*What to do*:
Some lines in the entries contain the word "Macbook". Copy all of them.

##### Exercise materials

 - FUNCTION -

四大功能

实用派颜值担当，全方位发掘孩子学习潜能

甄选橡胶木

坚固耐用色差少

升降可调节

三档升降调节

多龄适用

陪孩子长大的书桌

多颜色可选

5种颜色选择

##########
##### Exercise materials

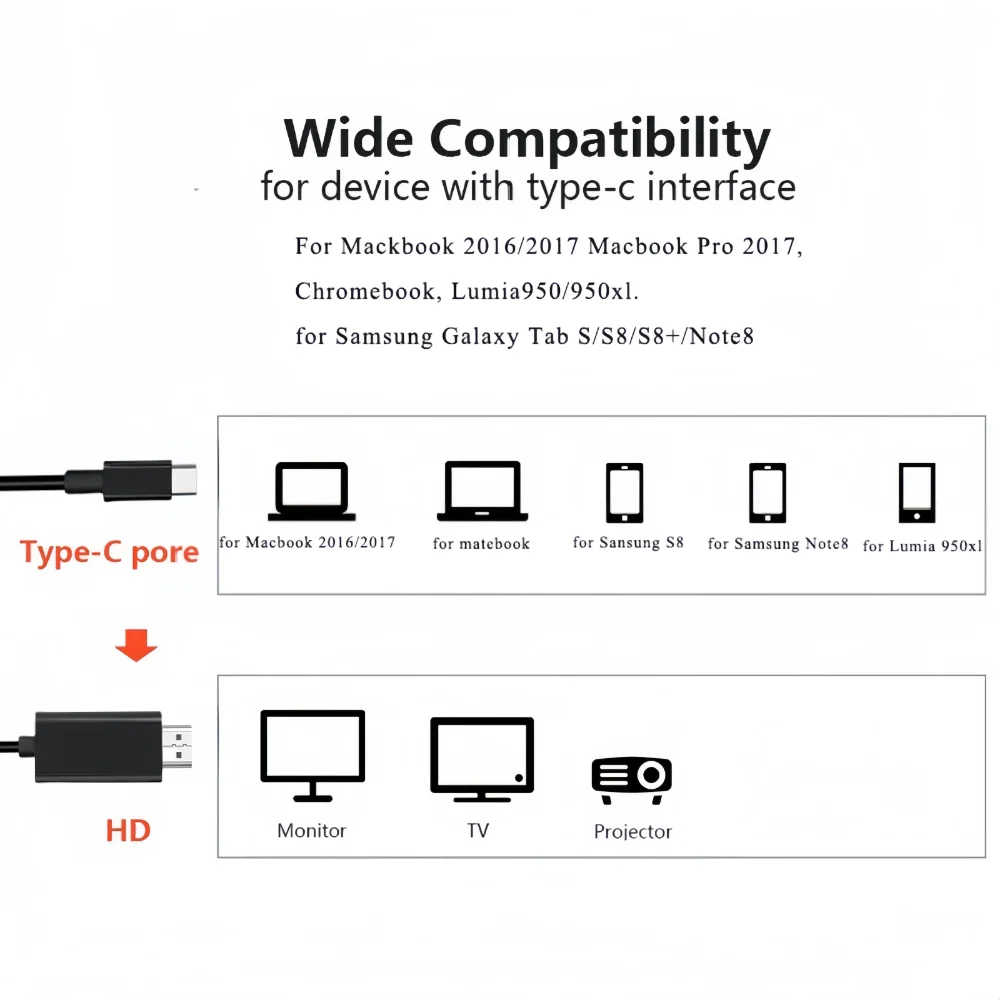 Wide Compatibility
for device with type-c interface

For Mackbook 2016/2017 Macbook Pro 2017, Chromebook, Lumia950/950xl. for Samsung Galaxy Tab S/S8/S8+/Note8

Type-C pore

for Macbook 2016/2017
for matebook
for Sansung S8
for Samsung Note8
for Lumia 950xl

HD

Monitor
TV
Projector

##########
##### Exercise materials

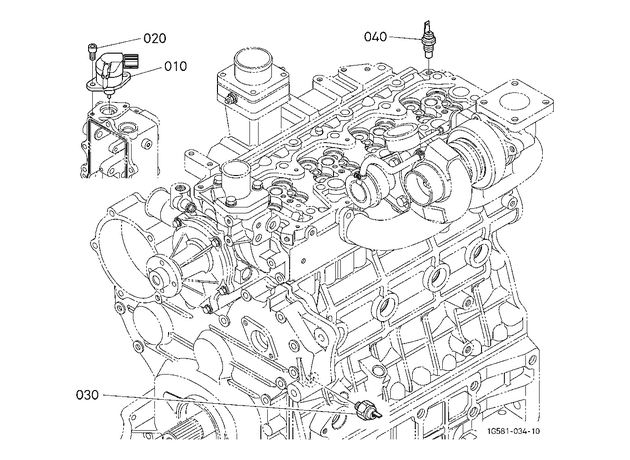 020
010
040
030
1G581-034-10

##########

*Answer box*:
For Mackbook 2016/2017 Macbook Pro 2017, Chromebook, Lumia950/950xl. for Samsung Galaxy Tab S/S8/S8+/Note8
for Macbook 2016/2017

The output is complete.